Natural egg dyes for organic eggs
Thank the marketing geniuses of corporate America for all those cute little packages of bunnies, stickers and cardboard cut-outs to accompany little pellets, pouches and vials of lab-created egg dyes. What child can resist and what parent can resist a child? Sadly, that's no way to handle fresh organic eggs. Below are several natural dyes from pantry items for coloring eggs. Use stainless steel pots and/or bowls for dying to avoid stains.
- Terra Cotta: Easter eggs will turn a light orange to dark terra cotta using brown onion skins. Use around 3 cups of dried outter skins from onions and boil covered in water for 30 minutes. Add the eggs directly to the pot. Color will be
darker if left in longer.
- Sky Blue: Surprisingly this color comes from red cabbage. Slice the red cabbage and boil for at least 30 minutes. Strain out the cabbage and allow to cool completely before dying.
- Pink: Soak your Easter eggs in cranberry juice or the juice from pickled beets.
- Lavender: Lavender Easter eggs can be made by soaking your eggs in grape juice.
- Ecru to Brown: Strong brewed coffee (dye eggs in cooled coffee)
To dye eggs while boiling, use this method: Place the eggs in a pan and cover with water. Add 1 teaspoon of vinegar and the chosen dye material. Bring the eggs to a boil, reduce the heat and simmer gently for 20 minutes. The color will be deepest if left in the dye overnight in the refrigerator.
- Pink/Blue: Beet or Grape Juice
- Blue: Canned Blueberries
- Moss Green: Carrot Tops
- Pale Red: Cranberries or Raspberries
- Pink with Grey highlights: Fresh Spinach
- Light Yellow: Orange Peels
- Red: Boil Red Onion Skin 1 1/2 hours, then add vinegar and eggs
- Golden Yellow: Tumeric
- Pale lavender flecked with soft rust: Golden Delicious apple peels
If that seems like too much work, you can purchase natural food coloring from Nature's Flavors.
Candy everybody wants
Processed sugars, artificial colors and flavors, pesticide-ridden chocolate and hormone-laden dairy typically make up the candy that nestles between the colored eggs in an Easter basket. Do your body and the environment some good by choosing organic candies and chocolates this year. Below is a list of organic Easter candy and where to buy online.
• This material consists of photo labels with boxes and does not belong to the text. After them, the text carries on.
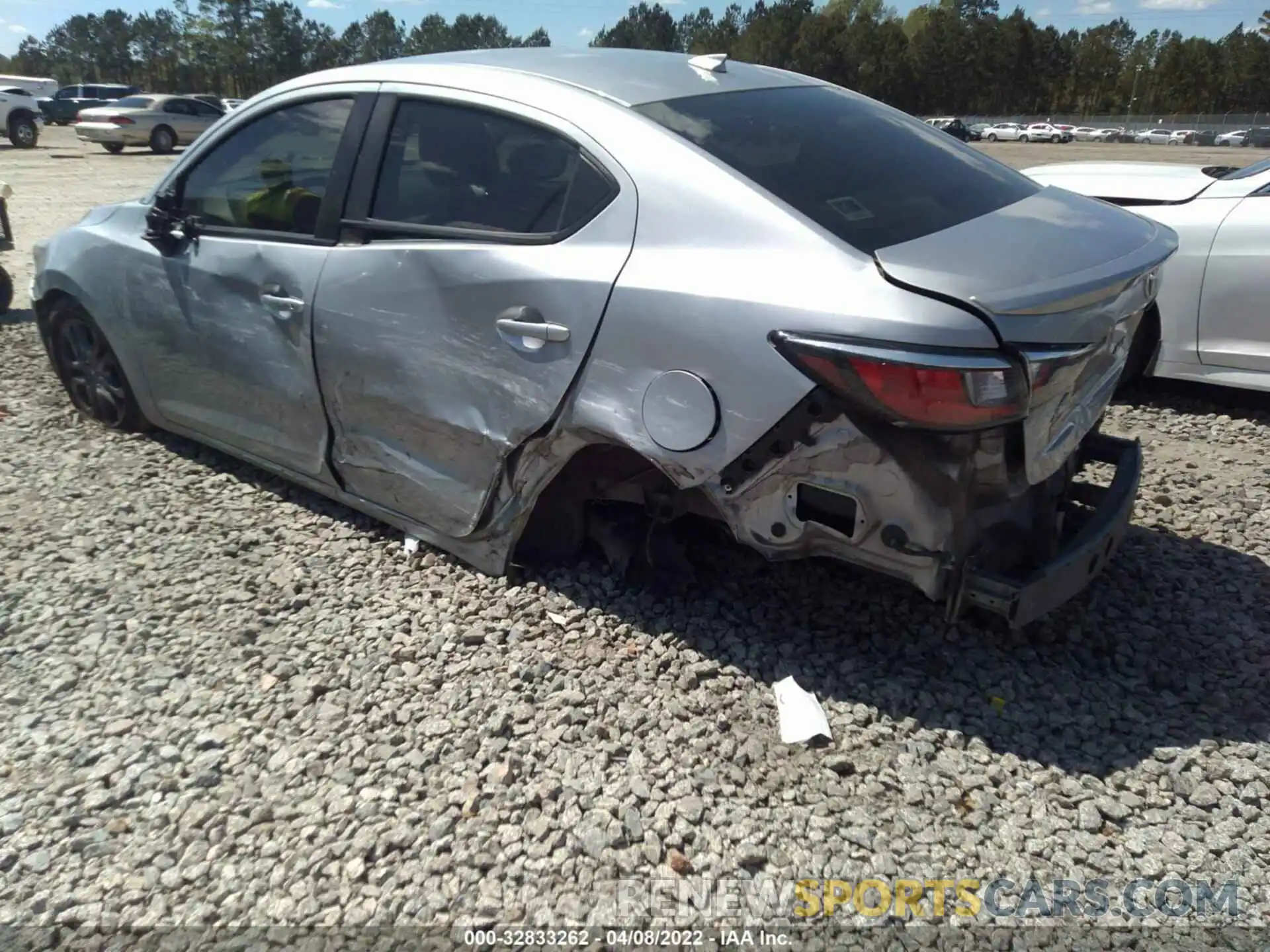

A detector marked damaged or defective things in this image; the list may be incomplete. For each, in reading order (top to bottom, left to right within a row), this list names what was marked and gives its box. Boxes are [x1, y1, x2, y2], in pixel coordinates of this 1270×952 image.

detached rear bumper [960, 434, 1143, 629]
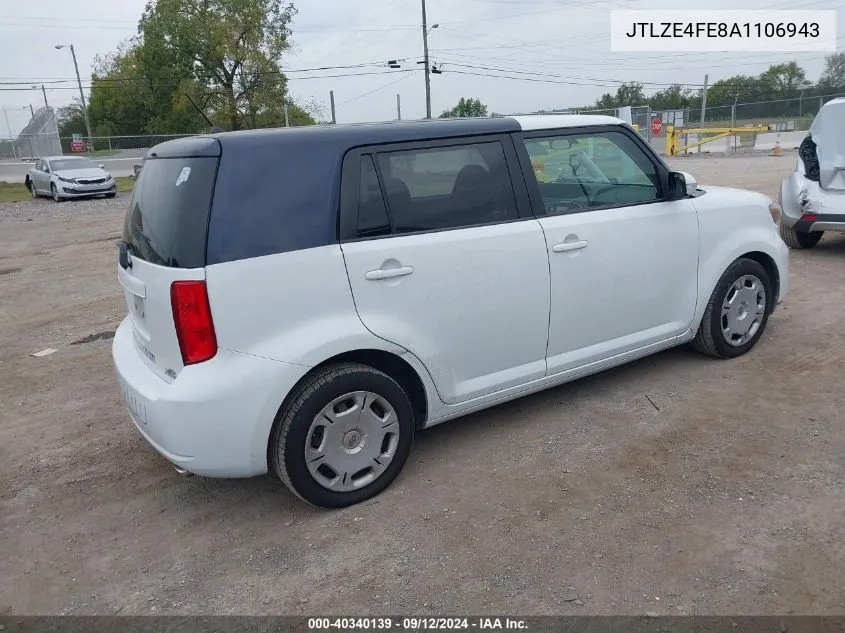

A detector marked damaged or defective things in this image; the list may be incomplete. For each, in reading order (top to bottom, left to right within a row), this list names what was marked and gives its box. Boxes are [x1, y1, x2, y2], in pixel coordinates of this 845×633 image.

damaged white suv [780, 97, 844, 248]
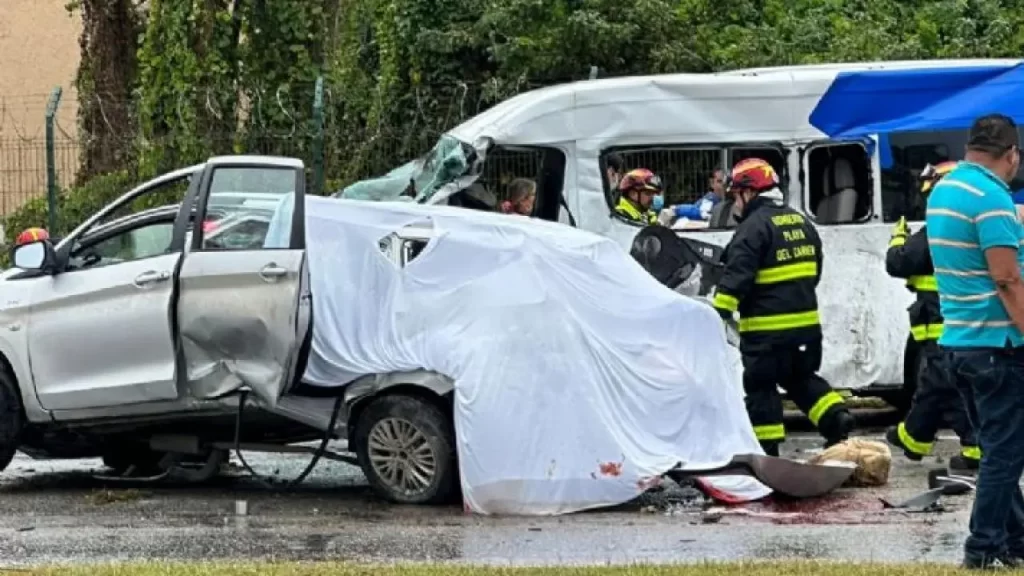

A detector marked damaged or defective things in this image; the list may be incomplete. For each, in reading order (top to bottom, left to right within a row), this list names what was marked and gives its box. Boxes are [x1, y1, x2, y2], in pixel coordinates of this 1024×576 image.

shattered windshield [339, 134, 475, 201]
broken windshield glass [339, 134, 475, 201]
damaged car door [176, 156, 311, 403]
Organic Jelly Beans: ShopOrganic, VeganEssentials.com,
Fair Trade or Organic Chocolate Eggs: Sweet Earth Organic Chocolates, SERRV, Catholic Relief Services
Organic Chocolate Bunnies: VeganEssentials.com, Lillie Belle Farms
Organic Chocolate Coated Fruit, Nuts, etc.: ShopOrganic, Diamond Organics
Organic Gummy Candy, Organic Fruit Chews and Organic Fruit Leather: Edward & Sons, VeganEssentials.com, ShopOrganic, Diamond Organics
Organic Licorice: VeganEssentials.com
Organic Lollipops: ShopOrganic, VeganEssentials.com
Last, but not least, are the cute little stuffed animals and little toys that often find their way into Easter baskets. Those toys are more than likely produced with shamefully cheap foreign labor or by mega-corporations that care more for profits than the environment. Once again, Fair Trade is the responsible choice. You can find a number of worldly items available at Global Exchange: stuffed animals from Sri Lanka, a wooden toy train from Thailand, cloth dolls from Vietnam or hand-knitted animal friends from Peru, just to name a few.
As with all things in life, there are choices. Hopefully, Green Promise has given you enough choices to create your own Easter basket that not only brings joy to your little ones, but also to the planet. And if collecting all the individual items seems overwhelming, you can always choose from pre-made baskets at sites such as Global Exchange. Rest assured, whether hand selected or already assembled, it will be a better choice. Happy Easter and welcome Springtime!